● SUPPLIED PASSAGE
###

I am currently pushing the limits of my hadoop cluster. Unfortunately I am
a bit confused about the memory requirements during the copy phase and the
sort phases. I have made an effort to fully explain my setup and problems
at the following link:
(i provide this link because the formatting makes it easier to read than a
In short my questions are:
-Does the copy phase requires that my map output data is at two places at
the same time (source and destination).
-Is my understanding of map output flow correct? Map -> spill -> sort ->
compress -> local disk, and later: decompress + merge/shuffle.
-How does the reduce sorting work? Is it 10 map output files per time that
are decompressed and then merged? How many merge rounds are to be expected
(since it doesn't merge until only one file left, not the decompression
might pose big problems here!).

###

● EXERCISES TO COMPLETE
A - In the Hadoop cluster post, list in order the stages of the map output flow that the poster asks about.
B - Answer these about the Hadoop cluster post:
(i) During which two phases is the poster confused about memory requirements?
(ii) At which two places does the poster ask whether map output must exist at the same time?
(iii) How many map output files does the poster ask about being decompressed and merged at a time?
C - Take the Hadoop cluster post further from where it stops.

###

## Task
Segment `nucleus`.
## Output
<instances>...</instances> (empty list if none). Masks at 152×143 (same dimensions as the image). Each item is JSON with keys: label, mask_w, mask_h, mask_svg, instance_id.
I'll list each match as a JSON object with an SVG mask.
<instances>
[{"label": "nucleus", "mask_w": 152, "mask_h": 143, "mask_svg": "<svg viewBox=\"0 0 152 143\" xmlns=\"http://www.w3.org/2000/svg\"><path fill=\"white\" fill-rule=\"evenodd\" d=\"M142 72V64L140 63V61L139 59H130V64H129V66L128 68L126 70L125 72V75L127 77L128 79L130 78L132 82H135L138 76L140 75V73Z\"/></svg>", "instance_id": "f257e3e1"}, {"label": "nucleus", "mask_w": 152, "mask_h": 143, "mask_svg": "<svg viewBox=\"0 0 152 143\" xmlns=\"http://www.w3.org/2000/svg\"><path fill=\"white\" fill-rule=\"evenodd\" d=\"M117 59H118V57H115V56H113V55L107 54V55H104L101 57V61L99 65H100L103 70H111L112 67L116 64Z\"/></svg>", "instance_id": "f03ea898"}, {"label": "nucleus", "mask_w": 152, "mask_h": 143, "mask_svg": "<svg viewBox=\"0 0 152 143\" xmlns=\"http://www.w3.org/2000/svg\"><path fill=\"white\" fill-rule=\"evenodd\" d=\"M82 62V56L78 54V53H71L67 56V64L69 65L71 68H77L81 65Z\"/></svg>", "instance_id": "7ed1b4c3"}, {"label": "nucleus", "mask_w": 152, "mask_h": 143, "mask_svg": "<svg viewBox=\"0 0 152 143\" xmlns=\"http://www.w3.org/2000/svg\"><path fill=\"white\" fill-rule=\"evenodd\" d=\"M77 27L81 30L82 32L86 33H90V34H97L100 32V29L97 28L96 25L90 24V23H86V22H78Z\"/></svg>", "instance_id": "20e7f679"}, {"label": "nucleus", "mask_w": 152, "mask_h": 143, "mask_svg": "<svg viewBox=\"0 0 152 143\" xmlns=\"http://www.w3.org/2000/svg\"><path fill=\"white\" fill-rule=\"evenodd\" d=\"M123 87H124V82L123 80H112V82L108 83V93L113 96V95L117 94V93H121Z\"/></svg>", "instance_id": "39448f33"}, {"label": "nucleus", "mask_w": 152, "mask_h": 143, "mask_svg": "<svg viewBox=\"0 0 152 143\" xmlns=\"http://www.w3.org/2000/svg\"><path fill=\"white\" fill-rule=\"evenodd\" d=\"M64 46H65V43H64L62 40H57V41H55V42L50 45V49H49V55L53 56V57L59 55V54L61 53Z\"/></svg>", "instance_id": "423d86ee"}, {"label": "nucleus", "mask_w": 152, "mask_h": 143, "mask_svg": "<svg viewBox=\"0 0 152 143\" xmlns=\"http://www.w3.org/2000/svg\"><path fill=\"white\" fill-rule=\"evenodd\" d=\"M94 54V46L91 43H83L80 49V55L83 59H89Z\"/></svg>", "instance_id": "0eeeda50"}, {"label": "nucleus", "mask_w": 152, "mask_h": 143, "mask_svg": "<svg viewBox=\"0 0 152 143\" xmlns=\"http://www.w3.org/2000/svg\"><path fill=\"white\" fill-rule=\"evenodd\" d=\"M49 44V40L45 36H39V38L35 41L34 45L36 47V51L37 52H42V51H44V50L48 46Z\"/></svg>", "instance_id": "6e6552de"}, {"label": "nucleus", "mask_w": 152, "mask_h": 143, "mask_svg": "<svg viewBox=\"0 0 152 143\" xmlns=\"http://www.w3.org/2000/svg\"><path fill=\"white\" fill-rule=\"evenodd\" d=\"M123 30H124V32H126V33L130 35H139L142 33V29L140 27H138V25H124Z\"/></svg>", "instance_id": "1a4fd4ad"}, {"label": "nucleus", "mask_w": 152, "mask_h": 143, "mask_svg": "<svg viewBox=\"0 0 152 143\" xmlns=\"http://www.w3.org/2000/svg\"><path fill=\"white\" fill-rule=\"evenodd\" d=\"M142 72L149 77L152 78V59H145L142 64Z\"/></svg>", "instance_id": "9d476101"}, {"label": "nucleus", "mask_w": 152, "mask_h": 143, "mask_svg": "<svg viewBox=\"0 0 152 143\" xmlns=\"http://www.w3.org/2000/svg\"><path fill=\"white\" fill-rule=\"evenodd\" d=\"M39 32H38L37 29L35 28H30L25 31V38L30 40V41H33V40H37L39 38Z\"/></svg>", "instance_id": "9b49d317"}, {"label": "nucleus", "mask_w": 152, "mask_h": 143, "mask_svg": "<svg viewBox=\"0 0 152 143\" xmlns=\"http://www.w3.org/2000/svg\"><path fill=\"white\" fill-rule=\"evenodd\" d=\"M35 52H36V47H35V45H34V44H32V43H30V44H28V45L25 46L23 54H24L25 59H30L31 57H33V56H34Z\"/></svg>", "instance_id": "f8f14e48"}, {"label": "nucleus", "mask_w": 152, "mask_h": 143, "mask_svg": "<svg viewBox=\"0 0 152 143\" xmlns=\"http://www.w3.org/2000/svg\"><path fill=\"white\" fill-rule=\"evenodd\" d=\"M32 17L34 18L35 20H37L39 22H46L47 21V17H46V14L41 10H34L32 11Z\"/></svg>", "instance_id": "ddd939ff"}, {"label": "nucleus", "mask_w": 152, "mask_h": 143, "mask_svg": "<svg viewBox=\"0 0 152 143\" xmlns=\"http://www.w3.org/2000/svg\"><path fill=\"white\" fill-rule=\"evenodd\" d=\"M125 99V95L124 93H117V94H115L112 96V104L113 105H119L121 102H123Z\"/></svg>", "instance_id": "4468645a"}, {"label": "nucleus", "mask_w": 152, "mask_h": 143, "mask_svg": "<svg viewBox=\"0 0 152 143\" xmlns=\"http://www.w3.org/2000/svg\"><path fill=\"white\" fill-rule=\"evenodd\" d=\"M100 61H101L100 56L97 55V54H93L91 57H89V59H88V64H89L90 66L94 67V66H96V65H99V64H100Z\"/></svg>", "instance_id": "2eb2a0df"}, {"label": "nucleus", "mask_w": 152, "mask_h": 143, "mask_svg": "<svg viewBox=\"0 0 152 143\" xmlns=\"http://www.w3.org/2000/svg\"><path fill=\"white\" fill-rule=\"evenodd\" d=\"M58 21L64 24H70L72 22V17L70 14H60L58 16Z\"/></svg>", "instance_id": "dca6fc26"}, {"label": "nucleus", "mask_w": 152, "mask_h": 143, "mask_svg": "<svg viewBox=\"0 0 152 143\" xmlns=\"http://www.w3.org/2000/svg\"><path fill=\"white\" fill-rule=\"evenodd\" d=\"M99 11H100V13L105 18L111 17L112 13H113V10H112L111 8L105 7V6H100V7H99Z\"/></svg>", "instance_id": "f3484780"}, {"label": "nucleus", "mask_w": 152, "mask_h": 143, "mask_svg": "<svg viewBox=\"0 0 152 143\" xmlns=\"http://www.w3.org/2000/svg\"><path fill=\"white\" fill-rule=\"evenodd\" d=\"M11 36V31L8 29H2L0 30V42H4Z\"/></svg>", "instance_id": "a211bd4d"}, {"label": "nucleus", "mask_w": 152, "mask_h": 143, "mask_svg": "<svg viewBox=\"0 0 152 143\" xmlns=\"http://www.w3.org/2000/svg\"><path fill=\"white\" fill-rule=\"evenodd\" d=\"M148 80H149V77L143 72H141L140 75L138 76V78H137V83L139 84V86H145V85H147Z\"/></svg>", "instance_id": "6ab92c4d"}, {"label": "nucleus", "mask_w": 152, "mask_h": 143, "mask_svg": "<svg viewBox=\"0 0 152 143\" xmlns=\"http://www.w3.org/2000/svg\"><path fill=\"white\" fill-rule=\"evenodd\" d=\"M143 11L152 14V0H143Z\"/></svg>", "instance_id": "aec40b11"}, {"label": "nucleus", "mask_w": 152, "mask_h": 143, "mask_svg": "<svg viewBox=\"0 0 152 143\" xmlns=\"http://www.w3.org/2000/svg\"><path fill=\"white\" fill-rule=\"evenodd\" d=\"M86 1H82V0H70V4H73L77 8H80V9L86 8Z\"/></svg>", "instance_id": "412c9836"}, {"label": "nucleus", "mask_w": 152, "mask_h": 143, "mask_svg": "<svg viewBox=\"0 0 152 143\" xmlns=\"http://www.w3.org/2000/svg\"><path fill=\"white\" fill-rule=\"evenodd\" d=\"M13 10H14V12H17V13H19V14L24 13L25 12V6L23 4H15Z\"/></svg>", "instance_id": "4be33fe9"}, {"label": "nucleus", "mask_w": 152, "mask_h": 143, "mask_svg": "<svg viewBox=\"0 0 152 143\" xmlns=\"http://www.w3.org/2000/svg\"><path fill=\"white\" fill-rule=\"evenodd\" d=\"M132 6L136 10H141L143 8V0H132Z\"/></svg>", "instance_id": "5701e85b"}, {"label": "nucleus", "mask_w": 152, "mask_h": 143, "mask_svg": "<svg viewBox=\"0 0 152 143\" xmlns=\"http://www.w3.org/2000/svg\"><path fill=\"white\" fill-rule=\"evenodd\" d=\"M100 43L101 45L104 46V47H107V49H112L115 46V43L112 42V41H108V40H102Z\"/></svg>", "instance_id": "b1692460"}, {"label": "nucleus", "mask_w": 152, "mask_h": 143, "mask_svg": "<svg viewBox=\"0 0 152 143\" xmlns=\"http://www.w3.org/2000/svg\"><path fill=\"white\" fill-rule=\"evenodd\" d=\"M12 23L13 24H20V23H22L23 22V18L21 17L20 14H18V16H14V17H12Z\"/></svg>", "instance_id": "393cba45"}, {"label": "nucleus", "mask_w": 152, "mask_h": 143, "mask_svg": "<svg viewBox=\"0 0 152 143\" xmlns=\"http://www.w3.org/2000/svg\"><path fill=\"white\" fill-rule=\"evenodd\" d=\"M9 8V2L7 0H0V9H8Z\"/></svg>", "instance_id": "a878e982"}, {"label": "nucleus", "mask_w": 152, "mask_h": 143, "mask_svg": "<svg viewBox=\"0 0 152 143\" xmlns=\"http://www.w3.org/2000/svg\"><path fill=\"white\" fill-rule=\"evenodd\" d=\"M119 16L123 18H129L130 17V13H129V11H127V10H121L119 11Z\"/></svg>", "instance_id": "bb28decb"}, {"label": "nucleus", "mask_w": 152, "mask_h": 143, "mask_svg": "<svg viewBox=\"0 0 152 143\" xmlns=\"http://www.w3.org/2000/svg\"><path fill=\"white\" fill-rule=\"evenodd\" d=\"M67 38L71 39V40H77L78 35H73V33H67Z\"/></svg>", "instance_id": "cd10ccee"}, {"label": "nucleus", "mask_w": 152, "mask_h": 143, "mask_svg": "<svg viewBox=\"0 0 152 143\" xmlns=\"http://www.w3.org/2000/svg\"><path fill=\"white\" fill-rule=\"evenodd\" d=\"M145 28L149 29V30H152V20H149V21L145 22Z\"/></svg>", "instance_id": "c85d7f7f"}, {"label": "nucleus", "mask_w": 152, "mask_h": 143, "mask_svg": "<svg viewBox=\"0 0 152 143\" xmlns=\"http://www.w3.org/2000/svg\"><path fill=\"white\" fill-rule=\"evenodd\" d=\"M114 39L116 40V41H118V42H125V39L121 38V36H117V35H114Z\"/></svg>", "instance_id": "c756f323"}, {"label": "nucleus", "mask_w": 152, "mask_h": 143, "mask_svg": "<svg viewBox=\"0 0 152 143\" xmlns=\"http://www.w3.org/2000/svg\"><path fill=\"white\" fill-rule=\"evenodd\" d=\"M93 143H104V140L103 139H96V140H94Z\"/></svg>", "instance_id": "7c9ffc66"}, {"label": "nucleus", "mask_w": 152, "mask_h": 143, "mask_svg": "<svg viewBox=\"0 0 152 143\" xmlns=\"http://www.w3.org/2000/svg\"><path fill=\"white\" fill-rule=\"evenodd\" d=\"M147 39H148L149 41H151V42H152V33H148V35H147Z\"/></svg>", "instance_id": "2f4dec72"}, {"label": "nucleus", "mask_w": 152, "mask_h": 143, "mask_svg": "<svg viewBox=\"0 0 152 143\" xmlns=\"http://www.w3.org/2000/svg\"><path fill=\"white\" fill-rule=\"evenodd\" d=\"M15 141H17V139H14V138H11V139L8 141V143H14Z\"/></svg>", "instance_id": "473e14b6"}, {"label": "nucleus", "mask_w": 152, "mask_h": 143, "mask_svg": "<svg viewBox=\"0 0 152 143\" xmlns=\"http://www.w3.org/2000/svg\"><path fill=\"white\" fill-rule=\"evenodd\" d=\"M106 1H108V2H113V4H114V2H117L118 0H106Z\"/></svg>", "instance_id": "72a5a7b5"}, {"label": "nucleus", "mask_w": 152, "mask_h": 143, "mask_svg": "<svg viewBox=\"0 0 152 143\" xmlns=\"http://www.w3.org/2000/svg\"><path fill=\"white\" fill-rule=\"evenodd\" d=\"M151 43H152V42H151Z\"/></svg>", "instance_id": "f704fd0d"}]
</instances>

###

● ANSWERS BY TASK
A - Map, spill, sort, compress, local disk, decompress, merge/shuffle

B -
(i) The copy phase and the sort phases
(ii) Source and destination
(iii) 10

C -
-Given my setup with
-30 slaves with hdisks of 100 GB
-1800 map tasks which generate 8GB map output bytes and 1GB map output
materialized bytes, 30 slaves
-100 reduce taks which have 18 GB input and 5 GB output
Is it possible to fit everything in this cluster by playing with the
environment settings or is it just too much for this cluster, and can you
help me estimate my memory requirements based on this information?
Thanks a lot for any help!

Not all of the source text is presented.